In an old bathtub, plastic buckets, a tin can and other containers of all shapes and sizes foraged from the debris left by nearly a year of war, Mohammed Qomssan and his family grow the vegetables that are now a rare luxury in Gaza.
Their aubergines, jute, rocket and peppers are unlikely signs of green plant life in the Jabaliya refugee camp – a once-bustling neighbourhood reduced to a landscape of concrete rubble and cratered roads by two Israeli Defense Force (IDF) ground operations.
Qomssan’s family started their horticultural efforts after returning in mid-June from their second time being displaced by attacks to find only two habitable rooms left in their house.
“When we returned, I had such a strange feeling – I can’t describe it. The house we had lived in for 25 years. I was so upset and just sat there. All our memories were gone, all our belongings gone,” he says.

EXTRACTED DATA:
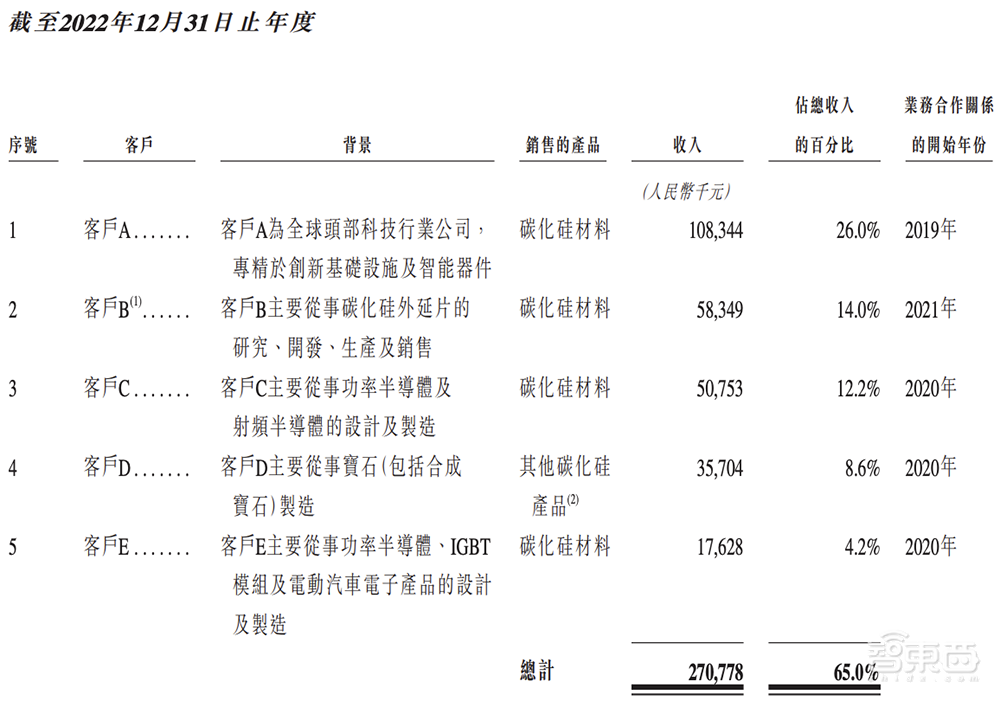 截至2022年12月31日止年度

| 序號 | 客戶 | 背景 | 銷售的產品 | 收入 | 佔總收入的百分比 | 業務合作關係的開始年份 |
|---|---|---|---|---|---|---|
| | | | | (人民幣千元) | | |
| 1 | 客戶A....... | 客戶A為全球頭部科技行業公司，專精於創新基礎設施及智能器件 | 碳化硅材料 | 108,344 | 26.0% | 2019年 |
| 2 | 客戶B$^{(1)}$...... | 客戶B主要從事碳化硅外延片的研究、開發、生產及銷售 | 碳化硅材料 | 58,349 | 14.0% | 2021年 |
| 3 | 客戶C....... | 客戶C主要從事功率半導體及射頻半導體的設計及製造 | 碳化硅材料 | 50,753 | 12.2% | 2020年 |
| 4 | 客戶D....... | 客戶D主要從事寶石(包括合成寶石)製造 | 其他碳化硅產品$^{(2)}$ | 35,704 | 8.6% | 2020年 |
| 5 | 客戶E....... | 客戶E主要從事功率半導體、IGBT模組及電動汽車電子產品的設計及製造 | 碳化硅材料 | 17,628 | 4.2% | 2020年 |
| | | | 總計 | 270,778 | 65.0% | |

智東西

PARTS OF THE EXERCISE:
A - According to the text on the Qomssan family's garden, for how long had the family lived in their house?
B - Summarize the text on the Qomssan family's garden in two sentences.
C - Restate the portion of the text on the Qomssan family's garden starting with "Qomssan’s family started" and going on through "in their house.", substituting "gardening" for "horticultural".

TASK-BY-TASK OUTPUTS:
A - They had lived in the house for 25 years.

B - In the Jabaliya refugee camp, which two IDF ground operations reduced to concrete rubble and cratered roads, Mohammed Qomssan and his family grow aubergines, jute, rocket and peppers in containers gathered from war debris. They began after returning in mid-June from their second displacement and finding only two habitable rooms left in the house where they had lived for 25 years, and Qomssan says that all their memories and belongings were gone.

C -
Qomssan’s family started their gardening efforts after returning in mid-June from their second time being displaced by attacks to find only two habitable rooms left in their house.